Prince Philip’s greatest legacy – apart from his marathon marriage to Elizabeth II – has been a lifetime of controversial, cringeworthy and sometimes outright appalling comments. Here we examine the complete list.
Celebrities
To pop star Tom Jones in 1969: ‘What do you gargle with, pebbles.’
More on Tom Jones: ‘It’s hard to see how he is popular. He sings the most hideous songs.’
On Elton John, in 2001: ‘I wish he’d turn the microphone off.’
To Elton John in 2001: ‘So it’s you that owns that ghastly car is it?’
On hearing Madonna was to perform in 2002: ‘Are we going to need earplugs?’
His job
Visiting Canada, 1969: ‘I declare this thing open, whatever it is.’
Visiting Canada in 1976: ‘We don’t come here for our health. We can think of other ways of enjoying ourselves.’
Shouted to the Queen during an official visit to Belize in 1994: ‘Yak, yak, yak; come on get a move on.’
To an RAF photographer at a Battle of Britain commemoration, 2015: ‘Just take the f***ing picture.’
On his 1986 tour of Beijing, and his impression of Stoke-On-Trent in 1997: ‘Ghastly.’
To survivors of the Lockerbie terrorist atrocity, in 1993: ‘People usually say that after a fire it is water damage that is the worst. We are still drying out Windsor Castle.’
On opening the new British Embassy in Berlin in 2000: ‘It’s a vast waste of space.’
His family
On Prince Andrew and Fergie’s extravagant house in 1988: ‘It looks like a tart’s bedroom.’
On a 1974 IRA kidnap attempt made against Princess Anne: ‘If the man had succeeded in abducting Anne, she would have given him a hell of a time while in captivity.’
On Princess Anne: ‘If it doesn’t fart or eat hay, she’s not interested.’
To the Queen on her coronation: ‘Where did you get that hat?’
On Prince William’s desire to drop out of university: ‘He needs to knuckle down and not wimp out.’
To Princess Di on her anguish over Prince Charles’ infidelity: ‘I am quite ready to concede that I have no talent as a marriage counsellor.’
The marginalised
During the British economic downturn of 1981: ‘Everybody was saying we must have more leisure. Now they are complaining they are unemployed’.

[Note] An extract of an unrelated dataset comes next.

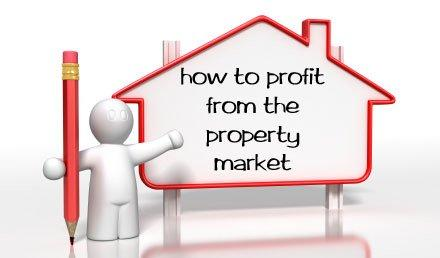 How to Profit from the Property Market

On mental health care in the modern armed forces, 1995: ‘We didn’t have counsellors rushing around every time somebody let off a gun, asking “Are you all right? Are you sure you don’t have a ghastly problem?” You just got on with it.’
Talking to a deaf couple who were standing near a live band in 1999: ‘Deaf? If you are near there, no wonder you are deaf.’

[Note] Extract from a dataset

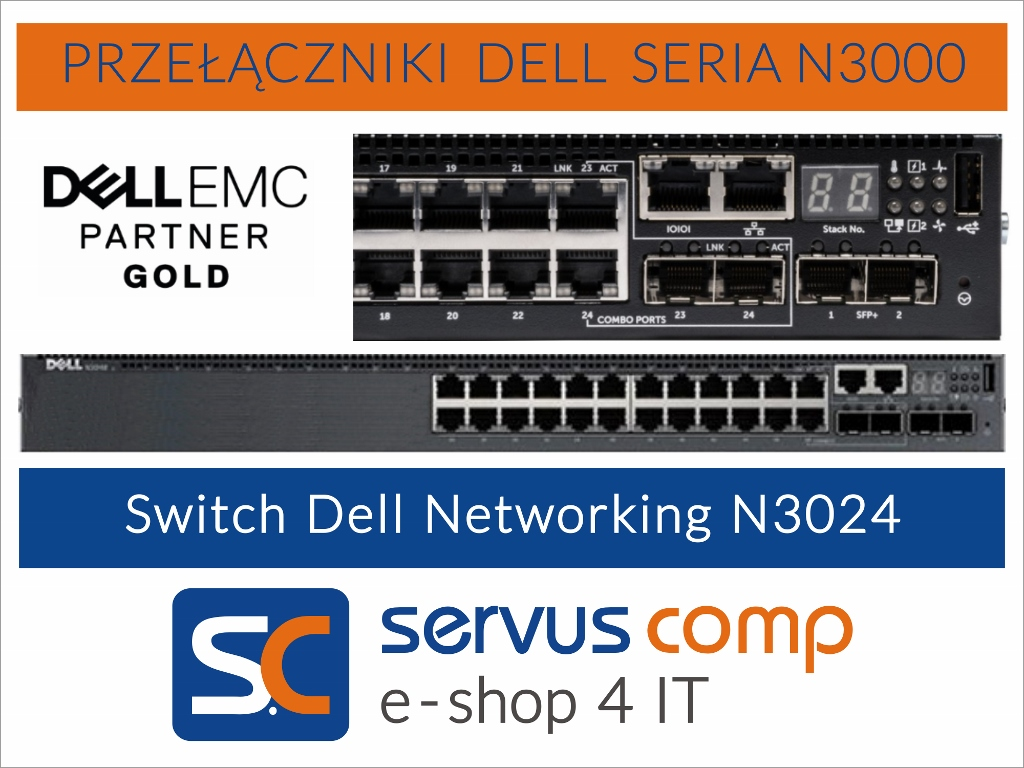 Przełącznik Switch Dell Networking N3024 Servus Comp Gold Partner Dell EMC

To a young child who said he wanted to go into space, in 2001: ‘You’re too fat to be an astronaut.’
To a blind woman in 2002: ‘Do you know they’re now producing eating dogs for anorexics?’
To a disabled pensioner in a motor scooter, 2012: ‘How many people have you knocked over this morning on that thing?’
To an elderly man at the Charterhouse almshouse, 2017: ‘You look starved.’
Racism and cultural insensitivity:
At 1986 WWF event: ‘If it has got four legs and it is not a chair, if it has got two wings and it flies but is not an aeroplane, and if it swims and it is not a submarine, the Cantonese will eat it.’
During a visit to Scotland in 1995: ‘How do you keep the natives off the booze long enough to get them through the test?’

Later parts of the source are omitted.